>>>

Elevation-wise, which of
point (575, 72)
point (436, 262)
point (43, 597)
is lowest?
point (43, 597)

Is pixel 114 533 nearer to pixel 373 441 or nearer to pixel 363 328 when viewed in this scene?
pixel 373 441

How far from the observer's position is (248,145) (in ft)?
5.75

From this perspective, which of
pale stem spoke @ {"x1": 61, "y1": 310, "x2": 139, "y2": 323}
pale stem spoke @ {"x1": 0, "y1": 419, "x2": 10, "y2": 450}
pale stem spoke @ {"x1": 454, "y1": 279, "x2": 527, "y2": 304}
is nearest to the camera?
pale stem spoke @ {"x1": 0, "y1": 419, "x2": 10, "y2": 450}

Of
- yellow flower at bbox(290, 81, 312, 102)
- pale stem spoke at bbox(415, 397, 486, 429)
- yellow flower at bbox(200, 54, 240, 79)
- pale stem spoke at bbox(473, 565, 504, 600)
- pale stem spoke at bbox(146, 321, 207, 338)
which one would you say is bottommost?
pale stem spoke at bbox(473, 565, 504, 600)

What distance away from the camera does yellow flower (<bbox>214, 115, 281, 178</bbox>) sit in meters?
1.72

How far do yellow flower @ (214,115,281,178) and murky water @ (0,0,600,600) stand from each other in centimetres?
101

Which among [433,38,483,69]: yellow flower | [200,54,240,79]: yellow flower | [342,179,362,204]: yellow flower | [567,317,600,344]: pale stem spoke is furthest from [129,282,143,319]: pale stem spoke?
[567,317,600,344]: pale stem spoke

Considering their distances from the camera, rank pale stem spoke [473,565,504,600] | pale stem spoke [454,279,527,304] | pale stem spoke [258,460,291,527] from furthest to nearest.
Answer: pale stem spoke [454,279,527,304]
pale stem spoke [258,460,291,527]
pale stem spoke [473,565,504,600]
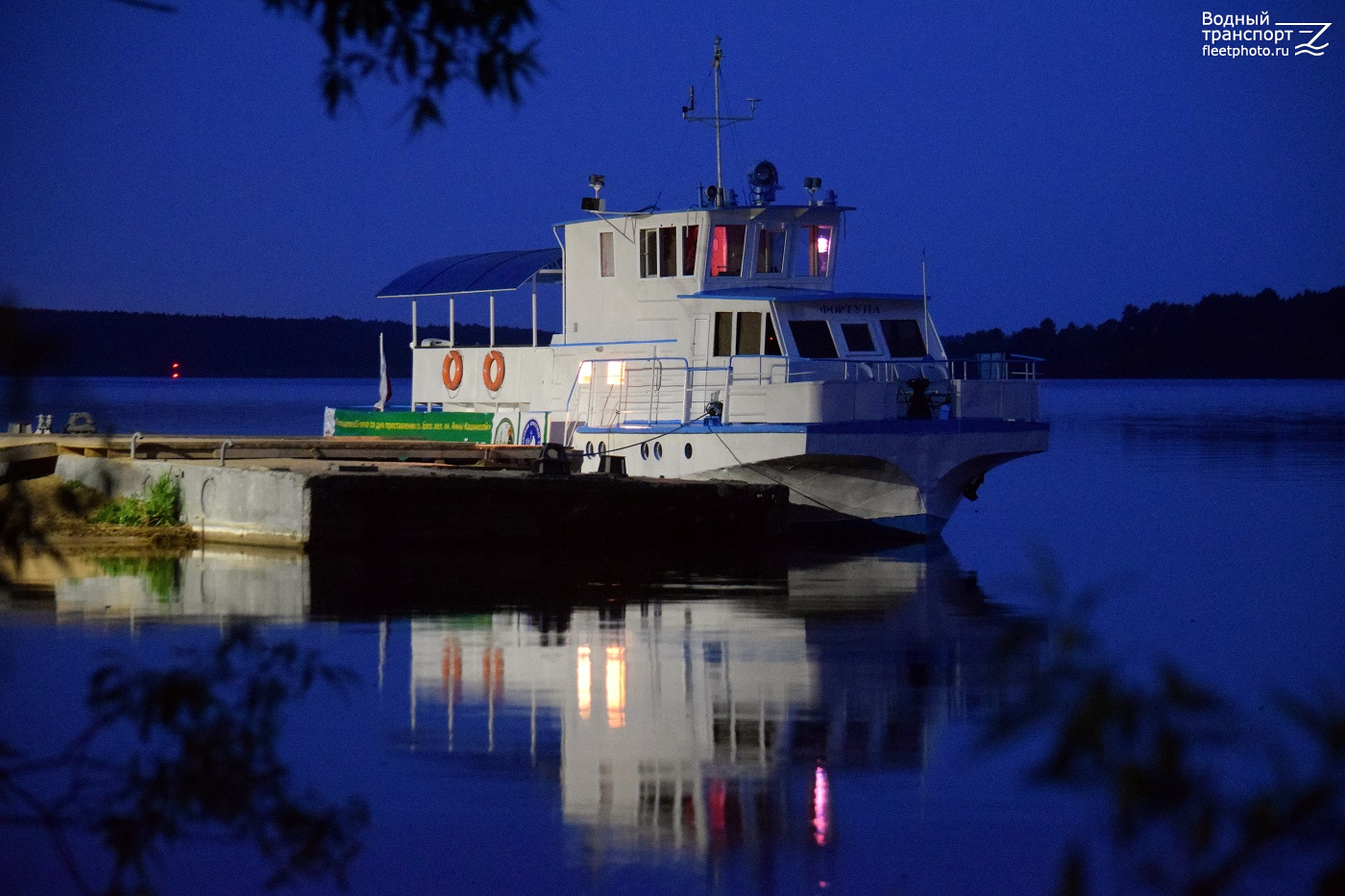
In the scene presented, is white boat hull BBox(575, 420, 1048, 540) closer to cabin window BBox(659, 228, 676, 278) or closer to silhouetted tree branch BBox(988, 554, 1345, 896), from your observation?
cabin window BBox(659, 228, 676, 278)

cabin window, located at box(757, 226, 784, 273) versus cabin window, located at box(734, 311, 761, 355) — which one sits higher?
cabin window, located at box(757, 226, 784, 273)

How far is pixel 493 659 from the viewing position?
47.9 feet

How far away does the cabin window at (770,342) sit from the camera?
2348 cm

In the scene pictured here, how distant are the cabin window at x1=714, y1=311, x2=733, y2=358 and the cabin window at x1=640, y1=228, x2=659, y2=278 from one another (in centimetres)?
177

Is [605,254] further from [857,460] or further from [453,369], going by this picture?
[857,460]

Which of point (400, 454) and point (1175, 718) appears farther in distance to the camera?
point (400, 454)

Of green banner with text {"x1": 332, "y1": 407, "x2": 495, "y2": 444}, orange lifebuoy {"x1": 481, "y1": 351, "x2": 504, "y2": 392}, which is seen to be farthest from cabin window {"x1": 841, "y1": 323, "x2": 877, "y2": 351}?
green banner with text {"x1": 332, "y1": 407, "x2": 495, "y2": 444}

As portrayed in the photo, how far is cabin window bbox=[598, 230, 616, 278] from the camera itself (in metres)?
26.0

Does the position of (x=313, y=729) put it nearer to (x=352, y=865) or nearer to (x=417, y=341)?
(x=352, y=865)

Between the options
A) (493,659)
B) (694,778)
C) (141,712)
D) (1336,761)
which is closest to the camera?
(1336,761)

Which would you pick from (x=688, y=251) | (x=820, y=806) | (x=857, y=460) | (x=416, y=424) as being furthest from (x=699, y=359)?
(x=820, y=806)

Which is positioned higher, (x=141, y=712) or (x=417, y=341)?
(x=417, y=341)

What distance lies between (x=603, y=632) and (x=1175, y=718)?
12518 millimetres

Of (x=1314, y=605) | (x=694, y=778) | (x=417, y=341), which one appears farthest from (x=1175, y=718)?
(x=417, y=341)
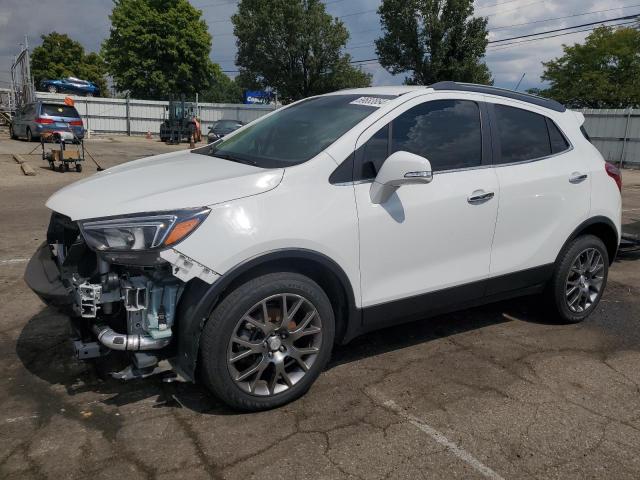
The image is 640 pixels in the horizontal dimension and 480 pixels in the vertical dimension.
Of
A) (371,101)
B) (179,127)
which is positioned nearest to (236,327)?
(371,101)

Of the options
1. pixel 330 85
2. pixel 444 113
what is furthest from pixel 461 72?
pixel 444 113

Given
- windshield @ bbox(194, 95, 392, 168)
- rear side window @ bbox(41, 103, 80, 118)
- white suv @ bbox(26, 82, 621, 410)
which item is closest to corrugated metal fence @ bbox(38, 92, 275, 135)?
rear side window @ bbox(41, 103, 80, 118)

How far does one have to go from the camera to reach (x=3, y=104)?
3797 centimetres

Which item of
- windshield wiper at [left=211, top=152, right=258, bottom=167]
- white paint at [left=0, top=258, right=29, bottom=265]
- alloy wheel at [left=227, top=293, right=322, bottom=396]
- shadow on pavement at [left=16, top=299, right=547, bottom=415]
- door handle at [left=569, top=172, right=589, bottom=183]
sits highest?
windshield wiper at [left=211, top=152, right=258, bottom=167]

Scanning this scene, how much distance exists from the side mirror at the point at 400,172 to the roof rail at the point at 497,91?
0.86 meters

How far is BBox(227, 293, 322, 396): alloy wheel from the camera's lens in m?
2.98

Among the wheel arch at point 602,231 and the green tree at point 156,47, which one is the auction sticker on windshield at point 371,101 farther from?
the green tree at point 156,47

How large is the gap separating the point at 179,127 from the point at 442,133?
2752 centimetres

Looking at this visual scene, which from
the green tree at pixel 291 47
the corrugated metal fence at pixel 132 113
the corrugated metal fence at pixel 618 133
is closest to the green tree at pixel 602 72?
the green tree at pixel 291 47

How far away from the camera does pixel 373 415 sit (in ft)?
10.3

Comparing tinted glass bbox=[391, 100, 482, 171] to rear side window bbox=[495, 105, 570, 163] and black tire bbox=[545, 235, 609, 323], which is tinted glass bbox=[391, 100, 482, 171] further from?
black tire bbox=[545, 235, 609, 323]

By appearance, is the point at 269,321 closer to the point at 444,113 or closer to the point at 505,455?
the point at 505,455

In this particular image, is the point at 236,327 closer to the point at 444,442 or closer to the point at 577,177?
the point at 444,442

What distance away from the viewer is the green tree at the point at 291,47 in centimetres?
4103
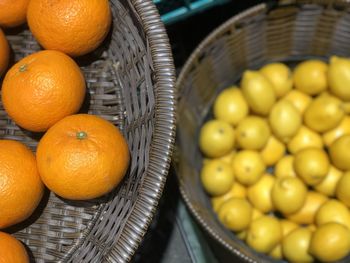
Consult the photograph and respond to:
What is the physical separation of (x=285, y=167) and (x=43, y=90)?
71cm

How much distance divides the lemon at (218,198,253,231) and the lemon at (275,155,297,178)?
0.13 m

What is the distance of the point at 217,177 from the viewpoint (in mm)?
1101

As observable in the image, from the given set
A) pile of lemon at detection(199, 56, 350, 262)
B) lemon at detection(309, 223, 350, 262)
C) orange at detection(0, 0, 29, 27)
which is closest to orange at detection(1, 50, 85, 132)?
orange at detection(0, 0, 29, 27)

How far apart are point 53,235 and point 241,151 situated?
60 cm

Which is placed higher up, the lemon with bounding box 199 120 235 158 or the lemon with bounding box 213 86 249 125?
the lemon with bounding box 213 86 249 125

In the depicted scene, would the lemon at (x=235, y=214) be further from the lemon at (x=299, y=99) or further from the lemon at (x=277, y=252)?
the lemon at (x=299, y=99)

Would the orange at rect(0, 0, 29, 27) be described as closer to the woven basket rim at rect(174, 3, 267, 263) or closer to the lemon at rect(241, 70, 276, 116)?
the woven basket rim at rect(174, 3, 267, 263)

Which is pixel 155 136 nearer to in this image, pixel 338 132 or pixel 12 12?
pixel 12 12

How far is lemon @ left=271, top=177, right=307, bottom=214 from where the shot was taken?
1052 millimetres

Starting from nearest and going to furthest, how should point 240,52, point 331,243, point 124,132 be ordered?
point 124,132
point 331,243
point 240,52

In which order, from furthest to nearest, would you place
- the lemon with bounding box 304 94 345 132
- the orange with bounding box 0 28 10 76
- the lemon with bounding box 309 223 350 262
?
the lemon with bounding box 304 94 345 132
the lemon with bounding box 309 223 350 262
the orange with bounding box 0 28 10 76

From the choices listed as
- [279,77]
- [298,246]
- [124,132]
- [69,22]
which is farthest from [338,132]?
[69,22]

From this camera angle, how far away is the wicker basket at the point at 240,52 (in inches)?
43.5

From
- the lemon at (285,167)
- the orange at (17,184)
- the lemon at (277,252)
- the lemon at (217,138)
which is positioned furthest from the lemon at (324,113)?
the orange at (17,184)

<<<

- [REQUIREMENT]:
Rewrite the records above as a numbered list, starting with the line that contains "From this camera" and running through the end of the records, with blank lines omitted.

- [RESULT OF THIS EXERCISE]:
1. From this camera angle, how far away is the wicker basket at the point at 240,52 (in inches)?
2. 43.5
3. From
4. - the lemon at (285,167)
5. - the orange at (17,184)
6. - the lemon at (277,252)
7. - the lemon at (217,138)
8. which is positioned furthest from the lemon at (324,113)?
9. the orange at (17,184)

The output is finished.